Sunday, September 07, 2008
I’m still finishing the last few chapters of Kauffman’s reinventing the sacred. In his chapter “Living into Mystery”, Kauffman gives an interesting description of models that deal with overfitted and underfitted expectations. This tied in nicely with one of my all time favorite papers by Willis (2004) that uses the idea of entropy to model the evolution and degradagation cycles of organizations. First let’s take a look at the logic behind Kauffman’s (& Vince Darley’s) model.
The idea is that with a little bit of historical information’s predictive models tend to be fairly simple – say a few Fourier wavelengths. As more historical information accrues, the models get more complex – say a dozen Fourier wavelengths. In this case, increased complexity implies increased precision. Increased precision increases the chances of disconfirming evidence. Models never fully match chaotic reality. This leads to a phase change (my interpretation) where simpler models become more robust.
“This changing pattern of the time series is itself generated by the increasing fragility of ever more precise models. In turn, the models the players build of one another undergo an oscillation between simple, but robust models that yield self consistent behavior for some time – temporary ration expectations that then lead to increasingly complex models, until their increased fragility leads to disconfirmation and a new pattern of behavior of the players, creating the nonstationary behavior.” (Kauffman, 2008, pp. 240)
Willis’ idea is that organizations cycle between scientific management(highly order organizations with low entropy) and chaotic management (weakly ordered organizations with high entropy). Most people would think of these two end points in terms of an overly bureaucratic company that is rigid and inefficient and a grass roots company in touch with its roots, but in need of better structure. Companies cycle between these two states, passing the highly productive complex realm along the way. During de-evolution there is a small, but non-zero chance of complete collapse. Thus companies tend to come and go.
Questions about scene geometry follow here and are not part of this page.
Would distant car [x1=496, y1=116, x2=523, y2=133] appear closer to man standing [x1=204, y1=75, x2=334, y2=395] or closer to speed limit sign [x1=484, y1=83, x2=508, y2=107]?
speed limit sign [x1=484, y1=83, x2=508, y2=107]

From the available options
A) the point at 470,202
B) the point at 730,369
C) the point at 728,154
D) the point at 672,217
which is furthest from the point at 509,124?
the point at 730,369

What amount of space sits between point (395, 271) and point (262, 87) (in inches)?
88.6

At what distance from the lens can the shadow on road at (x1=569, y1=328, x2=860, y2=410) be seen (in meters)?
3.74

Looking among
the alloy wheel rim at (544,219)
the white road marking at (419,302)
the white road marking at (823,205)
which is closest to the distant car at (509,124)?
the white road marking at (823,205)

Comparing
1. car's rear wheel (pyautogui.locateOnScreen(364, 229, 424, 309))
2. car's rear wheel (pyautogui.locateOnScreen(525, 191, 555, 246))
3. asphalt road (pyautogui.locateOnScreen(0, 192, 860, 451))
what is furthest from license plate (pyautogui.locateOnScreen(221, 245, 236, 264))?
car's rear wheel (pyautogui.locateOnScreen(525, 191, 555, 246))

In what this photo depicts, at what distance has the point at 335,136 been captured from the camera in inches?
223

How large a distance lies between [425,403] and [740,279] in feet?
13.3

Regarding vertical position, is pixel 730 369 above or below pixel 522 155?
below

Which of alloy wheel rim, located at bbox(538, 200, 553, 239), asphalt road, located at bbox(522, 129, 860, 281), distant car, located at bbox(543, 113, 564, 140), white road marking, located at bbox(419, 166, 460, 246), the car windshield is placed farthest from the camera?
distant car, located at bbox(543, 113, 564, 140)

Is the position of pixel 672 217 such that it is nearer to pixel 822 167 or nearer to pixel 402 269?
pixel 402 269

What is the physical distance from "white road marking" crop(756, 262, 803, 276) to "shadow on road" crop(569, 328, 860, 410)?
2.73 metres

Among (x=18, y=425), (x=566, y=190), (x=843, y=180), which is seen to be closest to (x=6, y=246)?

Both these angles illuminate the cycling that is an inherit part of education. I think they also illuminate some people’s entry points into religion. Religion offers robust moral models that can grow in complexity until they require reformation and re-interpretation (de-evolution). The self- introspection religion encourages provides a chance for Willis’ entropy cycling to occur before one extends either side of the cycle too far. I think the difference is that the group adaptive characteristics of religion allows people to enter a stable, faith based, loop of high order and low entropy. Similarly I can envision new atheists in a similar loop on the low order, high entropy side of things. Neither loop really leverages the power that exists on the edge of chaos. In a similar light, people have a hard time stepping far enough away to see the benefits of what Kauffman would consider “bounded rationality” (and by this I don’t mean to imply rationality isn’t useful, only that it has its limits and simpler more robust models can sometimes be better than more precise, complex models).
Kauffman, S. (2008). Reinventing the sacred: A new view of science, reason, and religion, Philadelphia: Basic Books.
Willis, R. (2004). A complexity and Darwinian approach to management with failure avoidance as the key tool. In Complexity theory and the management of networks: Proceedings of the workshop on organizational networks as distributed systems of knowledge (P. Andriani & G. Passiante Eds.). Imperial College Press: London.